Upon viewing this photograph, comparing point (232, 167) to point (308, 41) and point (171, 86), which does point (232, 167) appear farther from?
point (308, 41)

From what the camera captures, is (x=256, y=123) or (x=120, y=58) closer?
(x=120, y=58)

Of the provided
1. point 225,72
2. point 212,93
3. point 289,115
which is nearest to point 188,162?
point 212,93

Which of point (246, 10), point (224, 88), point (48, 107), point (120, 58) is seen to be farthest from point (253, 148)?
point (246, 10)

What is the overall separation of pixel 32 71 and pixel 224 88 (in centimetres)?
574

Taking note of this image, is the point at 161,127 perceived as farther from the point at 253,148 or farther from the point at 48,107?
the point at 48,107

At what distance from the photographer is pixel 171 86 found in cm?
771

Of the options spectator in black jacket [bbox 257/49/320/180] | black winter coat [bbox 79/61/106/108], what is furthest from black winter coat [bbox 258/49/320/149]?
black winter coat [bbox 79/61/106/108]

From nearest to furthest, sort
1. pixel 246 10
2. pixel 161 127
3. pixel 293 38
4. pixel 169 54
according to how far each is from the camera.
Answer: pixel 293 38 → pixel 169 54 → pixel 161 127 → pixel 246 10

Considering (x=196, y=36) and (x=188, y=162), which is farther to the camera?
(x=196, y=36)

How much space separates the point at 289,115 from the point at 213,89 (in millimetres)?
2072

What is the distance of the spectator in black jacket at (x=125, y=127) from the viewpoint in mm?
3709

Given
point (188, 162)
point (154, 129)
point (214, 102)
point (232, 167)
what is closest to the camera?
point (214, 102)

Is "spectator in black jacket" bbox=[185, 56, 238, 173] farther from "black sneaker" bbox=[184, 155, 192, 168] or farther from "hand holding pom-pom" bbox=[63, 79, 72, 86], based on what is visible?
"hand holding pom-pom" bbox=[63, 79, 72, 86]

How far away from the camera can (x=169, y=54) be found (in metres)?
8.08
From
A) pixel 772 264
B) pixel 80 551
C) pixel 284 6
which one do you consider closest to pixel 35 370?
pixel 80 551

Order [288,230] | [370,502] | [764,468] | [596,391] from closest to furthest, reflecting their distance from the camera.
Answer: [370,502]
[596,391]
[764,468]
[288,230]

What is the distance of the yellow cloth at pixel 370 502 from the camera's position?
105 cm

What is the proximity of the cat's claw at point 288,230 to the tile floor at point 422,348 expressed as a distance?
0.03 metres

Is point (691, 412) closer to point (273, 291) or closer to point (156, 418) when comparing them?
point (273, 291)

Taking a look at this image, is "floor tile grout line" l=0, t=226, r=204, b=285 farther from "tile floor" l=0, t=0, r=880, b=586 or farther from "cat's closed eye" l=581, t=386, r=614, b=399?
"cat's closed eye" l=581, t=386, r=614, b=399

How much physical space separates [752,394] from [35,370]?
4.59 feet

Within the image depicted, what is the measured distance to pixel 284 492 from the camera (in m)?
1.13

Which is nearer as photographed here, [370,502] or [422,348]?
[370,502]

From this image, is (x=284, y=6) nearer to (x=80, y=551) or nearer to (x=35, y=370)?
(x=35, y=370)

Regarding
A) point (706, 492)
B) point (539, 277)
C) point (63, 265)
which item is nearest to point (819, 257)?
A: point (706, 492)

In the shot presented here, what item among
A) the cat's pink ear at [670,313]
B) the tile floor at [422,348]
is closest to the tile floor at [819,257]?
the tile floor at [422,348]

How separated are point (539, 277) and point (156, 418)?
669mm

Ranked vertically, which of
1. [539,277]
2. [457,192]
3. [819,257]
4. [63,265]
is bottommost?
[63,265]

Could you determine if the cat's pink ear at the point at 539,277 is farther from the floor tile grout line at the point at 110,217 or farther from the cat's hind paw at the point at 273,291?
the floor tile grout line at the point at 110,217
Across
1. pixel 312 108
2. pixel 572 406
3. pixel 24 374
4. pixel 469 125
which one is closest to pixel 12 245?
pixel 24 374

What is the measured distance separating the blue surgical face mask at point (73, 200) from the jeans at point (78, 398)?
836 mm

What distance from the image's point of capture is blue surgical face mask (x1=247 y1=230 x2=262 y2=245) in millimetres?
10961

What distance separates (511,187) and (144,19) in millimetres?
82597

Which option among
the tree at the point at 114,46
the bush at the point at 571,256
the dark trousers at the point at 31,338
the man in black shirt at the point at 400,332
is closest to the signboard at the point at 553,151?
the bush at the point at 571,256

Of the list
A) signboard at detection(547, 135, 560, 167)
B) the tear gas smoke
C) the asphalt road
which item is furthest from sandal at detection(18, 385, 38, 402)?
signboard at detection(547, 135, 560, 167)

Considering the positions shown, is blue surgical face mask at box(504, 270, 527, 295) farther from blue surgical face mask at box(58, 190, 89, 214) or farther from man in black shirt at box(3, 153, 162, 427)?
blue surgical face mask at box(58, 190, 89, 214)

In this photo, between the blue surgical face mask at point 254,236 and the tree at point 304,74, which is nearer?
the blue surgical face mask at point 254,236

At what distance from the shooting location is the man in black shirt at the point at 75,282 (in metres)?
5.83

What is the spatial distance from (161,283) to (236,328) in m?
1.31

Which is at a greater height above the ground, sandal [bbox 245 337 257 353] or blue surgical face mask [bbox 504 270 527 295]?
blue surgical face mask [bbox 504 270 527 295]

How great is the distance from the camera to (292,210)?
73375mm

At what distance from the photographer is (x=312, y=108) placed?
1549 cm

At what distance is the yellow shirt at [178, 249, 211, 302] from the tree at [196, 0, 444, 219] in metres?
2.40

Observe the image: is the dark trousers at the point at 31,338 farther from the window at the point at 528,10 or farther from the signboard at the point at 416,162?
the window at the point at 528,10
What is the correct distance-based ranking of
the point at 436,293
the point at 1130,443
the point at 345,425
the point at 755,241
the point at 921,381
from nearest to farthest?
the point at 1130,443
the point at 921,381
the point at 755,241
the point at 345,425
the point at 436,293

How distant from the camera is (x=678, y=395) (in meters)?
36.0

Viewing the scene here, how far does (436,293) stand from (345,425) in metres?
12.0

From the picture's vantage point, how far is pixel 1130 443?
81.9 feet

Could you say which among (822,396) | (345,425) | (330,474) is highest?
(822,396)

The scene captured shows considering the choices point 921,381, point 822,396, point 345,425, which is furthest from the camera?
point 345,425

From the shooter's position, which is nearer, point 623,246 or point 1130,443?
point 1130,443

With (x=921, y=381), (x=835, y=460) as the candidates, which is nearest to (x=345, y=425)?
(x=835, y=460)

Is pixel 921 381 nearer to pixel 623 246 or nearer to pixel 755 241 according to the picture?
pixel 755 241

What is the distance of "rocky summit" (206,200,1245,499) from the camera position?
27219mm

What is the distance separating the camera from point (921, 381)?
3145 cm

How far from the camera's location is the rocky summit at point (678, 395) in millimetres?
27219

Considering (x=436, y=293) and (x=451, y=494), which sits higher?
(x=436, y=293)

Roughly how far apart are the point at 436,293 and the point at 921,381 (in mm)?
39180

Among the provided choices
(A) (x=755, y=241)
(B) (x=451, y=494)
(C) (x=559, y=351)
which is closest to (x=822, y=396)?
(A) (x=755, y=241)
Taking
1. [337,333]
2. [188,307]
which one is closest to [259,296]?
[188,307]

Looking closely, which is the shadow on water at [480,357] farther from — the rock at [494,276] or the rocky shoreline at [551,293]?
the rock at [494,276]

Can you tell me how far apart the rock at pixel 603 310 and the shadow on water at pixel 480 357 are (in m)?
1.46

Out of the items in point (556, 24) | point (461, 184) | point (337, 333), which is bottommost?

## PROBLEM:
Each line of the material above needs to be quoted exactly, please.

## EXERCISE ANSWER:
Upon viewing this photograph, comparing point (232, 167) to point (308, 41) and point (171, 86), which does point (232, 167) appear farther from?
point (308, 41)

From what the camera captures, is (x=256, y=123) or (x=120, y=58) closer?
(x=120, y=58)

Of the provided
1. point 225,72
2. point 212,93
3. point 289,115
which is nearest to point 188,162?
point 212,93

Which of point (246, 10), point (224, 88), point (48, 107), point (120, 58) is seen to be farthest from point (253, 148)?
point (246, 10)

What is the overall separation of pixel 32 71 and pixel 224 88 (in centimetres)?
574

Taking note of this image, is the point at 161,127 perceived as farther from the point at 253,148 or farther from the point at 48,107?
the point at 48,107

At what distance from the photographer is pixel 171 86 found in cm?
771

Of the options spectator in black jacket [bbox 257/49/320/180] | black winter coat [bbox 79/61/106/108], what is furthest from black winter coat [bbox 258/49/320/149]?
black winter coat [bbox 79/61/106/108]

From nearest to furthest, sort
1. pixel 246 10
2. pixel 161 127
3. pixel 293 38
4. pixel 169 54
according to how far each is from the camera.
Answer: pixel 293 38 → pixel 169 54 → pixel 161 127 → pixel 246 10

Considering (x=196, y=36) and (x=188, y=162), which is farther to the camera?
(x=196, y=36)

How much space separates the point at 289,115 from the point at 213,89 (in millimetres)?
2072

What is the distance of the spectator in black jacket at (x=125, y=127) from the viewpoint in mm?
3709

Given
point (188, 162)
point (154, 129)
point (214, 102)
point (232, 167)
what is closest to the camera?
point (214, 102)

Is "spectator in black jacket" bbox=[185, 56, 238, 173] farther from "black sneaker" bbox=[184, 155, 192, 168] or farther from "hand holding pom-pom" bbox=[63, 79, 72, 86], based on what is visible?
"hand holding pom-pom" bbox=[63, 79, 72, 86]

How far away from the camera can (x=169, y=54) be found (in metres)?
8.08
From
A) pixel 772 264
B) pixel 80 551
C) pixel 284 6
which one do you consider closest to pixel 35 370?
pixel 80 551

Order [288,230] | [370,502] | [764,468] | [596,391] from closest to furthest, reflecting their distance from the camera.
Answer: [370,502]
[596,391]
[764,468]
[288,230]

What is the distance of the yellow cloth at pixel 370 502 from the camera's position?
105 cm

What is the proximity of the cat's claw at point 288,230 to the tile floor at point 422,348 expressed as a distance?
0.03 metres

Is point (691, 412) closer to point (273, 291) or closer to point (156, 418) when comparing them?
point (273, 291)

Taking a look at this image, is "floor tile grout line" l=0, t=226, r=204, b=285 farther from "tile floor" l=0, t=0, r=880, b=586 or farther from "cat's closed eye" l=581, t=386, r=614, b=399?
"cat's closed eye" l=581, t=386, r=614, b=399

How much physical space separates [752,394] from [35,370]?
4.59 feet

Within the image depicted, what is the measured distance to pixel 284 492 from the camera (in m)?
1.13

Which is nearer as photographed here, [370,502] or [422,348]?
[370,502]

From this image, is (x=284, y=6) nearer to (x=80, y=551) or nearer to (x=35, y=370)?
(x=35, y=370)

Regarding
A) point (706, 492)
B) point (539, 277)
C) point (63, 265)
which item is nearest to point (819, 257)?
A: point (706, 492)

In the shot presented here, what item among
A) the cat's pink ear at [670,313]
B) the tile floor at [422,348]
is closest to the tile floor at [819,257]?
the tile floor at [422,348]

How separated are point (539, 277) and point (156, 418)?
669mm

Ranked vertically, which of
1. [539,277]
2. [457,192]
3. [819,257]
4. [63,265]
is bottommost?
[63,265]

Could you determine if the cat's pink ear at the point at 539,277 is farther from the floor tile grout line at the point at 110,217 or farther from the cat's hind paw at the point at 273,291?
the floor tile grout line at the point at 110,217
Across
1. pixel 312 108
2. pixel 572 406
3. pixel 24 374
4. pixel 469 125
which one is closest to pixel 12 245?
pixel 24 374

What is the measured distance separating the blue surgical face mask at point (73, 200) from the jeans at point (78, 398)?
836 mm

What distance from the image's point of capture is blue surgical face mask (x1=247 y1=230 x2=262 y2=245) in millimetres?
10961

What distance separates (511,187) and (144,19) in millimetres?
82597

Which option among
the tree at the point at 114,46
the bush at the point at 571,256
the dark trousers at the point at 31,338
the man in black shirt at the point at 400,332
is closest to the signboard at the point at 553,151?
the bush at the point at 571,256

Of the list
A) signboard at detection(547, 135, 560, 167)
B) the tear gas smoke
C) the asphalt road
which item is furthest from sandal at detection(18, 385, 38, 402)?
signboard at detection(547, 135, 560, 167)

Considering the positions shown, is blue surgical face mask at box(504, 270, 527, 295) farther from blue surgical face mask at box(58, 190, 89, 214) or farther from man in black shirt at box(3, 153, 162, 427)?
blue surgical face mask at box(58, 190, 89, 214)

In this photo, between the blue surgical face mask at point 254,236 and the tree at point 304,74, which is nearer?
the blue surgical face mask at point 254,236

At what distance from the shooting location is the man in black shirt at the point at 75,282 (in metres)?
5.83

What is the spatial distance from (161,283) to (236,328) in m?
1.31

Which is at a greater height above the ground, sandal [bbox 245 337 257 353] or blue surgical face mask [bbox 504 270 527 295]?
blue surgical face mask [bbox 504 270 527 295]

How great is the distance from the camera to (292,210)?
73375mm

At what distance from the photographer is (x=312, y=108) placed?
1549 cm

At what distance is the yellow shirt at [178, 249, 211, 302] from the tree at [196, 0, 444, 219] in metres?
2.40

Observe the image: is the dark trousers at the point at 31,338 farther from the window at the point at 528,10 or farther from the signboard at the point at 416,162?
the window at the point at 528,10
What is the correct distance-based ranking of
the point at 436,293
the point at 1130,443
the point at 345,425
the point at 755,241
the point at 921,381
from nearest to farthest?
the point at 1130,443
the point at 921,381
the point at 755,241
the point at 345,425
the point at 436,293

How distant from the camera is (x=678, y=395) (in meters)?
36.0

Viewing the scene here, how far does (436,293) stand from (345,425) in metres?
12.0

From the picture's vantage point, how far is pixel 1130 443?
81.9 feet

Could you say which among (822,396) | (345,425) | (330,474) is highest?
(822,396)

The scene captured shows considering the choices point 921,381, point 822,396, point 345,425, which is furthest from the camera?
point 345,425

From the shooter's position, which is nearer, point 623,246 or point 1130,443?
point 1130,443

With (x=921, y=381), (x=835, y=460) as the candidates, which is nearest to (x=345, y=425)?
(x=835, y=460)

Is pixel 921 381 nearer to pixel 623 246 or nearer to pixel 755 241 according to the picture?
pixel 755 241

What is the distance of "rocky summit" (206,200,1245,499) from the camera position?
27219mm

What is the distance separating the camera from point (921, 381)?
3145 cm

How far from the camera's location is the rocky summit at point (678, 395) in millimetres?
27219

Considering (x=436, y=293) and (x=451, y=494), which sits higher?
(x=436, y=293)

Roughly how far apart are the point at 436,293 and the point at 921,381 (in mm)?
39180

Among the provided choices
(A) (x=755, y=241)
(B) (x=451, y=494)
(C) (x=559, y=351)
which is closest to (x=822, y=396)?
(A) (x=755, y=241)
Taking
1. [337,333]
2. [188,307]
which one is closest to [259,296]?
[188,307]

Looking closely, which is the shadow on water at [480,357] farther from — the rock at [494,276] or the rocky shoreline at [551,293]?
the rock at [494,276]

Can you tell me how far apart the rock at pixel 603 310 and the shadow on water at pixel 480 357 are (in m)?
1.46

Out of the items in point (556, 24) | point (461, 184) | point (337, 333), which is bottommost?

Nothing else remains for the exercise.